This afternoon at 4:30, the City Council’s planning and economic development committee will meet to discuss data from the University of Michigan that shows deep racial segregation in the Springfield metro area.

The research looked at segregation between the white population and the Hispanic, African-American and Asian populations in 102 metro areas around the country. It found that the greater Springfield area has the nation’s highest level of segregation between whites and Hispanics and the 22nd highest between whites and blacks. Segregation between whites and Asians was the least stark, with metro Springfield ranking 57th.

As the Republican’s Jeanette DeForge reports, City Councilor Bud Williams, chair of the economic development committee, has invited state legislators and representatives from civic and social organizations to attend today’s meeting. The meeting, Williams told DeForge, is a chance to “have an open conversation and find out if there are things we can do to make the numbers better.”

But for that to happen, a heck of a lot more people would need to show up than can fit in a City Council subcommittee room.

Like so many issues related to race—and the closely connected issues of class and economic opportunity—the report is being played largely as a Springfield issue, not a Valley-wide issue. But that’s exactly what it is; the UMichigan report, after all, looks at segregation in the Springfield metro area, which includes all of Hampden, Hampshire and Franklin counties.

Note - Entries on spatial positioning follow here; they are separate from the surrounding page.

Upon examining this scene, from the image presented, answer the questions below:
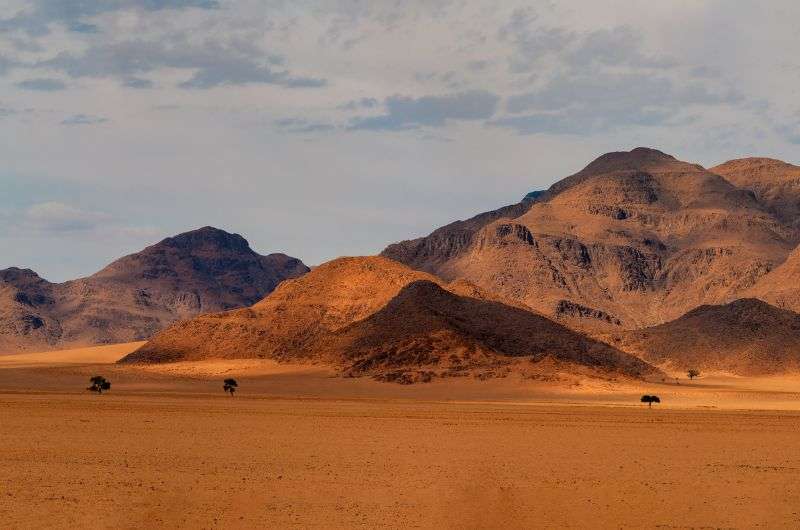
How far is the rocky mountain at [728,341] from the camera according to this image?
13925 centimetres

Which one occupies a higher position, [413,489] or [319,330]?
[319,330]

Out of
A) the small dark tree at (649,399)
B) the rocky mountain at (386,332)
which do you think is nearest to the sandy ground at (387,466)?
the small dark tree at (649,399)

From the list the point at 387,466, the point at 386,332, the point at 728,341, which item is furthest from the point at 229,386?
the point at 728,341

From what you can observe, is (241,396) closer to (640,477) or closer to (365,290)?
(640,477)

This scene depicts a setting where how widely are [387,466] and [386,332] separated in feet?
245

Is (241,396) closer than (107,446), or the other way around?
(107,446)

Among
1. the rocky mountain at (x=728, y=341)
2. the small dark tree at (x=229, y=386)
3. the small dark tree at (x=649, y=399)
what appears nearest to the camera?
the small dark tree at (x=649, y=399)

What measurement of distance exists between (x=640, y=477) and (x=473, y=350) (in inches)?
2651

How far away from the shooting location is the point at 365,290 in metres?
132

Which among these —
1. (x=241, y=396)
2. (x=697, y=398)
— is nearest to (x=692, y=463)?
(x=241, y=396)

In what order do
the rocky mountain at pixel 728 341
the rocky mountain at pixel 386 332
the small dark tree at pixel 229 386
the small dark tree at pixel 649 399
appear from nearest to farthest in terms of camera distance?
the small dark tree at pixel 649 399
the small dark tree at pixel 229 386
the rocky mountain at pixel 386 332
the rocky mountain at pixel 728 341

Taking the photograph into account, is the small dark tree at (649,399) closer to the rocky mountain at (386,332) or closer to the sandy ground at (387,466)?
the sandy ground at (387,466)

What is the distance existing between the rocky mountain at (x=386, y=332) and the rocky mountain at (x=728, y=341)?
25287 mm

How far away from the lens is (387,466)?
33031 mm
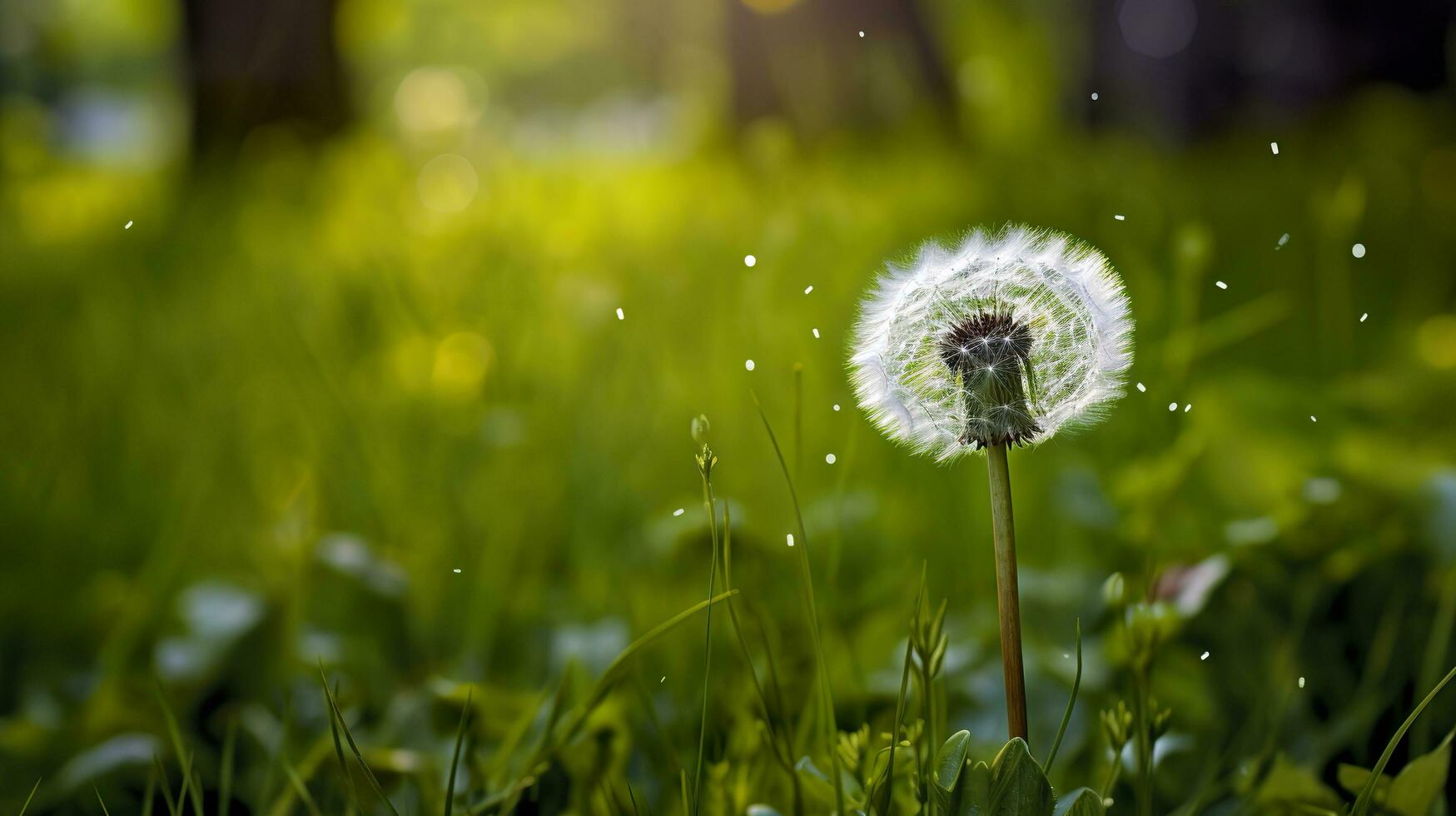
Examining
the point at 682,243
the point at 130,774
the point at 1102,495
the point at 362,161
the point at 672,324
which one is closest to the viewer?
the point at 130,774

The problem isn’t that Springfield is a segregated city, but that the Valley, overall, is a segregated region; as DeForge notes in her article, 75 percent of the Valley’s black residents and more than 50 percent of its Hispanic residents live in Springfield. Given that those two populations face more social struggles—like higher levels of poverty and higher school drop-out rates—that means, of course, that Springfield bears the brunt of this Valley-wide segregation.

That doesn’t mean Springfield should have to tackle the problem on its own. But until other communities in the Valley—specifically, the whiter and more affluent ones—step up to share the work, it’s easy to see why so many regard this as a “Springfield problem.”